The justices, in a 6-3 ruling, found that the 2023 law isn’t discriminatory. Chief Justice John G. Roberts Jr. nodded to the “fierce scientific and policy debates about the safety, efficacy, and propriety of medical treatments in an evolving field” but said questions about the law should be “left to the people, their elected representatives and the democratic process.”
In a fierce dissent, Justice Sonia Sotomayor said that the law “plainly discriminates on the basis of sex” while underscoring inevitable harm to transgender youth who’re being abandoned by the court to “political whims.”
The case has seen participation from Hollywood in a political climate that’s seen celebrities shy away from the spotlight on divisive issues. In a friend-of-the-court brief, Elliot Page, Nicole Maines and Lilly Wachowski, among other names, looked to undercut the prevailing narrative in right-wing attacks on transgender healthcare that transition ruins lives.
After undergoing an operation in which breast tissue is removed, Page said, “I couldn’t believe the amount of energy I had, ideas, how my imagination flourished, because the constant discomfort and pain around that aspect of my body was gone.” He described knowing at four-years-old that he wasn’t a girl.
Yellowjackets star Maines, who was the anonymous plaintiff in a landmark discrimination lawsuit in Maine that forced schools to allow transgender students to use the restroom that aligns with their gender identity, recalled a similar revelation. “I started identifying myself as a girl as soon as I could identify myself as anything,” she said, according to the court document.
Some of the case centered around arguments that gender-affirming healthcare is life-saving. As Maines described in the filing, “Being trans as a state of being is not in itself a death sentence. But what very well could be one is the denial of this care that has been proven to vastly improve the quality of life for kids like me, who without it will be forced to watch their body undergo irreversible, but preventable changes.”
These arguments were put to the side as the justices concluded that the Tennessee law doesn’t exclude individuals from medical treatment on the basis of being transgender. “Rather, it removes one set of diagnoses — gender dysphoria, gender identity disorder, and gender incongruence—from the range of treatable conditions,” Roberts wrote. There’s no indication that the law was designed to be discriminatory, he said.
Outside the U.S. Supreme Court last year when oral arguments were heard, Annette Bening called the fight for transgender rights the “civil rights issue of our era.”
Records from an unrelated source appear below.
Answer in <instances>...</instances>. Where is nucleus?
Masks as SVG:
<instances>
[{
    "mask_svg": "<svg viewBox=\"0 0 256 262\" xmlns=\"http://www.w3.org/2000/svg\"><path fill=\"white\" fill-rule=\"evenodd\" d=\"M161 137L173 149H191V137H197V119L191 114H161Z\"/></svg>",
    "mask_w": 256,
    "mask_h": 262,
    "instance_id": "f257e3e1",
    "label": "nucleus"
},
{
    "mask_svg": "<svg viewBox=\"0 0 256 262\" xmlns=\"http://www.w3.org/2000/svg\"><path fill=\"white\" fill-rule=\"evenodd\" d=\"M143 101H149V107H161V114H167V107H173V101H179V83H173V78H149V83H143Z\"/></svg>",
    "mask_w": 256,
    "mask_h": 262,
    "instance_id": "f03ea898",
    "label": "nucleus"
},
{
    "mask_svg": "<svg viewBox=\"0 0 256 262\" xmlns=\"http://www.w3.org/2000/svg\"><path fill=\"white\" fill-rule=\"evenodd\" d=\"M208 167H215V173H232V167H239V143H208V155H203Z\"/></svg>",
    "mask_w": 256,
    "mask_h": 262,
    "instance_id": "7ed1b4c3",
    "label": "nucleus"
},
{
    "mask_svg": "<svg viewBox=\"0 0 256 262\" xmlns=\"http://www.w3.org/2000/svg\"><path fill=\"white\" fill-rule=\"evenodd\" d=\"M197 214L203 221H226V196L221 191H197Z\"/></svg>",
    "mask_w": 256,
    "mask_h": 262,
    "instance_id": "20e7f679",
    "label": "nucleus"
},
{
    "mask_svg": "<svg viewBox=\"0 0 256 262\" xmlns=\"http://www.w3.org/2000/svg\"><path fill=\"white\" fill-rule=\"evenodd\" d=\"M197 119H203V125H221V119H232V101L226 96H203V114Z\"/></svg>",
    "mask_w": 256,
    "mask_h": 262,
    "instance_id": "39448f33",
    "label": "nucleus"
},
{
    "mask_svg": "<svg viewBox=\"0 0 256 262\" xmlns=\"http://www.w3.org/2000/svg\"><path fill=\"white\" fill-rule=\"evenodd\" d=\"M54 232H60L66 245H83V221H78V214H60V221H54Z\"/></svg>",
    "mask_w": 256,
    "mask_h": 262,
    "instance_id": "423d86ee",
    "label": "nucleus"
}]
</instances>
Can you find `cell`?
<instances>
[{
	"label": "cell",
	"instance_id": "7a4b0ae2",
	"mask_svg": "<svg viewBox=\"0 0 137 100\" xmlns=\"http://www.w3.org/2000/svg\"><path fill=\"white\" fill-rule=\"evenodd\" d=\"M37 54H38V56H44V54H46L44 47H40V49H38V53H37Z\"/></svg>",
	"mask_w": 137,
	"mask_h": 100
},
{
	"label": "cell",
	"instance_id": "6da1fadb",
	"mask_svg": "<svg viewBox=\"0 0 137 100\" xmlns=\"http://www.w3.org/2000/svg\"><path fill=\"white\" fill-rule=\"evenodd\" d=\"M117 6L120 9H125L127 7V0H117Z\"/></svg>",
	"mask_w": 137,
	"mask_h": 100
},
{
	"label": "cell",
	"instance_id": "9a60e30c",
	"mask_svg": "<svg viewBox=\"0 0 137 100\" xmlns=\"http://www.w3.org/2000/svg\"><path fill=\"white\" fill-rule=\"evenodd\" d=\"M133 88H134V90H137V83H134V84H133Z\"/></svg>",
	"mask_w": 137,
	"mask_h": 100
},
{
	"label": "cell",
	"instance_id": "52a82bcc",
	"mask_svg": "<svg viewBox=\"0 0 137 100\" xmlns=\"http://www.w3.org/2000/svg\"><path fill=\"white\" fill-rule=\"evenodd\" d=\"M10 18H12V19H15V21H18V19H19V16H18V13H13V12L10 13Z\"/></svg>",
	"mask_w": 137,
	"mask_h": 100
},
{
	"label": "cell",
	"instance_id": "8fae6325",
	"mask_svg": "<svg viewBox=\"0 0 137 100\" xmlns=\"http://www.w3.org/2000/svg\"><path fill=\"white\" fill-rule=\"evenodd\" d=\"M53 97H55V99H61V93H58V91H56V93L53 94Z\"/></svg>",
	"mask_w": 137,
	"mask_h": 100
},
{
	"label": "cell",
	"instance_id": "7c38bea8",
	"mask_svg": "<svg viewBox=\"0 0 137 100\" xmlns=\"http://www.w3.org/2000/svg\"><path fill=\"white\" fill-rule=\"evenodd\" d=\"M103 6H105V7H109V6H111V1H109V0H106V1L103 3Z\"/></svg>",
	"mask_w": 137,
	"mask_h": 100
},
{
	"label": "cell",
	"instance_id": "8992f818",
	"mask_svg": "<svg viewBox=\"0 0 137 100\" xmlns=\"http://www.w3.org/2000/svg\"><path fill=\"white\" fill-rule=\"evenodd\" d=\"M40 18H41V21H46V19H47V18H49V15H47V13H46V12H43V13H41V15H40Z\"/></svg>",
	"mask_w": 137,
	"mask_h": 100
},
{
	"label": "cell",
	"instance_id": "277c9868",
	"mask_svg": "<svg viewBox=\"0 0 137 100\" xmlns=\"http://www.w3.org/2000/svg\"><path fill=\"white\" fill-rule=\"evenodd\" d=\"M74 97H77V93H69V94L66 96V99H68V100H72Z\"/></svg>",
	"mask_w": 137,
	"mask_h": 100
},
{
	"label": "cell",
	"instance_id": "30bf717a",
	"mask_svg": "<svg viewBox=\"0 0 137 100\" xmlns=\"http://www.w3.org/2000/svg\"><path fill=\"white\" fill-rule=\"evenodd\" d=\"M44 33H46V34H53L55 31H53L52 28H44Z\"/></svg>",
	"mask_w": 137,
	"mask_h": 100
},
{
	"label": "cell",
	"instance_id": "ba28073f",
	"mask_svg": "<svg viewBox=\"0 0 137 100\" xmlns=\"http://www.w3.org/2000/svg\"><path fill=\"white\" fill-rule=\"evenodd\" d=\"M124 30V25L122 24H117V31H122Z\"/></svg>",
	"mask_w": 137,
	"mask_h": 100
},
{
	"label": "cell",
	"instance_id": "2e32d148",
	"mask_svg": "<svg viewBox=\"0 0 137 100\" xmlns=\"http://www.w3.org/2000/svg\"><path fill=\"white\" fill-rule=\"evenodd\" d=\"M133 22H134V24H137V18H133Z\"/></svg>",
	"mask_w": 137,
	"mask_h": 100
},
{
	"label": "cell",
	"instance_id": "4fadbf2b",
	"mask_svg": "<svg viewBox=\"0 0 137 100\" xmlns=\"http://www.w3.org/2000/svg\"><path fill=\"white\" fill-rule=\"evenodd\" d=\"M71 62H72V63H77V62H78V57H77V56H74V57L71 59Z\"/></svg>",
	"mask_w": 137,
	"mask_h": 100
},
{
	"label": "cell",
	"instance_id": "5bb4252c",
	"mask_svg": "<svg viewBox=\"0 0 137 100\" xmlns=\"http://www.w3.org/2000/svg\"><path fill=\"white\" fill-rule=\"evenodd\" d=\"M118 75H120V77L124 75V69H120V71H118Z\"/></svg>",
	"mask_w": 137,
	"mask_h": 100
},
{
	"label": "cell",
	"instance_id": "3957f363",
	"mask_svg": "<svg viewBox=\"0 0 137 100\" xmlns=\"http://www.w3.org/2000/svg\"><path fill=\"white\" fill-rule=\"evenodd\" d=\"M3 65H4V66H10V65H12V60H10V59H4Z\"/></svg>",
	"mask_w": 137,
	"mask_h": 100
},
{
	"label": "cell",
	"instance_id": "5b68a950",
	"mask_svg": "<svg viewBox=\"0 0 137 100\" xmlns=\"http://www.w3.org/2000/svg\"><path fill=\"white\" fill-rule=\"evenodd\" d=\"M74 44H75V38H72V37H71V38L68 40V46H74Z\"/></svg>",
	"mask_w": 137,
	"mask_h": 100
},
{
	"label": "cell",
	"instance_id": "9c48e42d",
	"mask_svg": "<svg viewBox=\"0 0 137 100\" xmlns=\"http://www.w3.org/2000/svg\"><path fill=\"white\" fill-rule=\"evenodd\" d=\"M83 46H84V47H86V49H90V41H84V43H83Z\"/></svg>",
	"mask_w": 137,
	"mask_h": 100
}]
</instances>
“What these kids and families need is judicious counseling, sound medical advice, and an atmosphere of calm and love and acceptance,” Bening, who has a transgender son, said.
Also at issue in conservative attacks on transgender medical care: the belief that the decision to transition is made on a whim and at the behest of doctors. On this issue, Maines said that medical professionals “take a very cautious approach.” She added, “At every stage of my transition, the process was explained to both me and my parents by our doctor in ways that we could understand. They always made sure that I knew that, at any point, I could hit the brakes and cease treatment.”
The ruling shields several other states that have adopted similar laws restricting treatment for transgender youths.